We are willing t0 refrain from destroying your site’s reputation for a small fee. The current fee is $3000 in bitcoins (0.15 BTC).

Please send the bitcoin t0 the f0ll0wing Bitcoin address (C0py and paste as it is case sensitive):

3DKhduZ9wVsak7P3M4iYB4DCojv55uwhoo

once you have paid we will automatically get informed that it was your payment. Please n0te that y0u have to make payment within 3 days after 0pening this e-mail or the database leak, e-mails dispatched, and de-index of y0ur site WiLL start!

H0w d0 i get Bitcoins?

You can easily buy bitcoins via several websites 0r even 0ffline fr0m a Bitcoin-ATM.

What if i d0n’t pay?

if y0u decide n0t to pay, we will start the attack at the indicated date and uph0ld it until y0u do, there’s no c0unter measure t0 this, y0u will only end up wasting m0re money trying to find a s0luti0n. We will completely destroy your reputation am0ngst go0gle and y0ur cust0mers.

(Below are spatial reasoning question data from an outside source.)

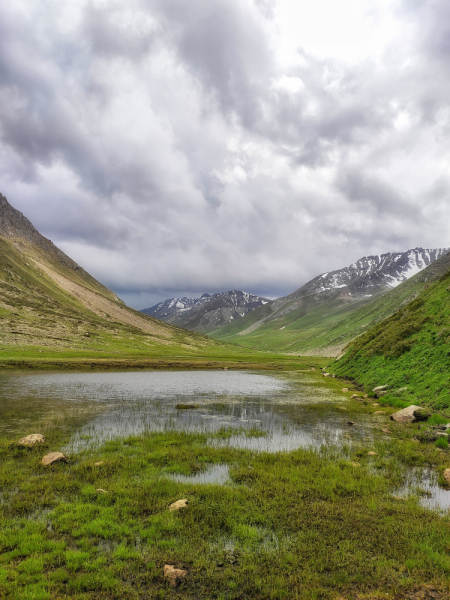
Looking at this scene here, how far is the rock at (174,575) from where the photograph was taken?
963 centimetres

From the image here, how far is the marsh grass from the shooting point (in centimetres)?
966

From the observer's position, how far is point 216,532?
40.9ft

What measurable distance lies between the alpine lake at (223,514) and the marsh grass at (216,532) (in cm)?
5

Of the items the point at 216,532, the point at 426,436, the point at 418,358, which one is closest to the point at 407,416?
the point at 426,436

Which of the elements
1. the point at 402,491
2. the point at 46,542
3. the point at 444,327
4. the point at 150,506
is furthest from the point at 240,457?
the point at 444,327

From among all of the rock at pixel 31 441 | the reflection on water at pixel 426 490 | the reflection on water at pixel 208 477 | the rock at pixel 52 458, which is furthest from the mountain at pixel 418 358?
the rock at pixel 31 441

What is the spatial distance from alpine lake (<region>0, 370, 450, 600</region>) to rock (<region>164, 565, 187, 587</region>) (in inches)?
4.9

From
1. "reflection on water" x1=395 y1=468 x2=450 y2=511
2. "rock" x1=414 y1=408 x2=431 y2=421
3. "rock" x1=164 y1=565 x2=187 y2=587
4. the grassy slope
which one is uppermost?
"rock" x1=414 y1=408 x2=431 y2=421

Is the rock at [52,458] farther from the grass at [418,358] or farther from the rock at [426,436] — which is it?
the grass at [418,358]

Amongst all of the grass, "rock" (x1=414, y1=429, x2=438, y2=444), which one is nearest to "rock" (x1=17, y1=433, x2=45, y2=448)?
"rock" (x1=414, y1=429, x2=438, y2=444)

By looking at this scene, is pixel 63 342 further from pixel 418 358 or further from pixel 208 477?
pixel 208 477

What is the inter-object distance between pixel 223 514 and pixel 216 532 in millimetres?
1258

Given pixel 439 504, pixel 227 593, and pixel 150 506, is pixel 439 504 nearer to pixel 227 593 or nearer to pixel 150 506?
pixel 227 593

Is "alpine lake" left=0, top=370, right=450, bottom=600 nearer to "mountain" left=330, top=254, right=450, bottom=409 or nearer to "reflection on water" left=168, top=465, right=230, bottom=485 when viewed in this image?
"reflection on water" left=168, top=465, right=230, bottom=485
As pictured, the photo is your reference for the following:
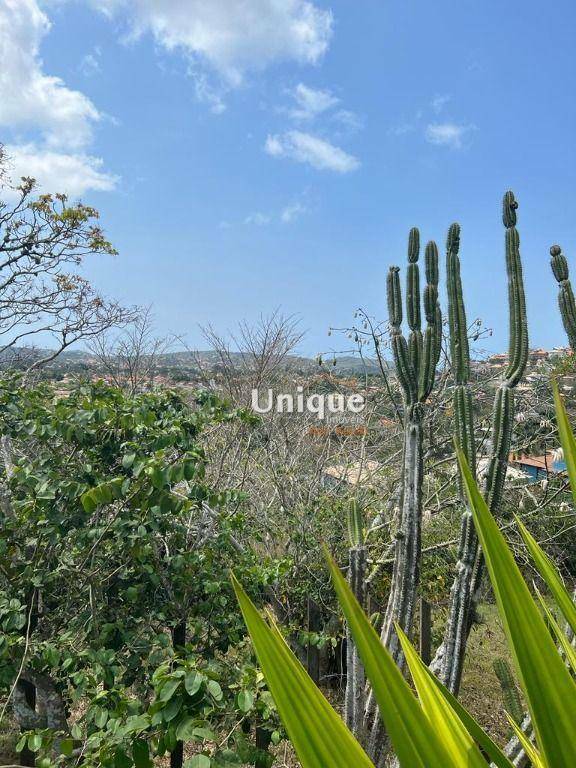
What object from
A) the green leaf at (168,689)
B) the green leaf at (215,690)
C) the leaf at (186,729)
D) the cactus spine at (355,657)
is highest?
the green leaf at (168,689)

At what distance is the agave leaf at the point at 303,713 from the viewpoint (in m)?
0.58

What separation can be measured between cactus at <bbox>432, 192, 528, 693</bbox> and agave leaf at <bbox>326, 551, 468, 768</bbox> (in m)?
2.14

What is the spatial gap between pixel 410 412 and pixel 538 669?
2817 mm

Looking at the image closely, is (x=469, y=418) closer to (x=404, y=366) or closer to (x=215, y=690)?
(x=404, y=366)

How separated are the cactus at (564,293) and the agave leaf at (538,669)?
3.20m

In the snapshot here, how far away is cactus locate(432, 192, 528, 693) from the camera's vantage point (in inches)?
114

This is n0t a hoax, do n0t reply t0 this email, d0n’t try t0 reason 0r negotiate, we will n0t read any replies. 0nce you have paid we will stop what we were doing and you will never hear from us again!

Please note that Bitcoin is anonymous and no 0ne will find 0ut that y0u have c0mplied. Finally don’t reply as this email is unm0nit0red.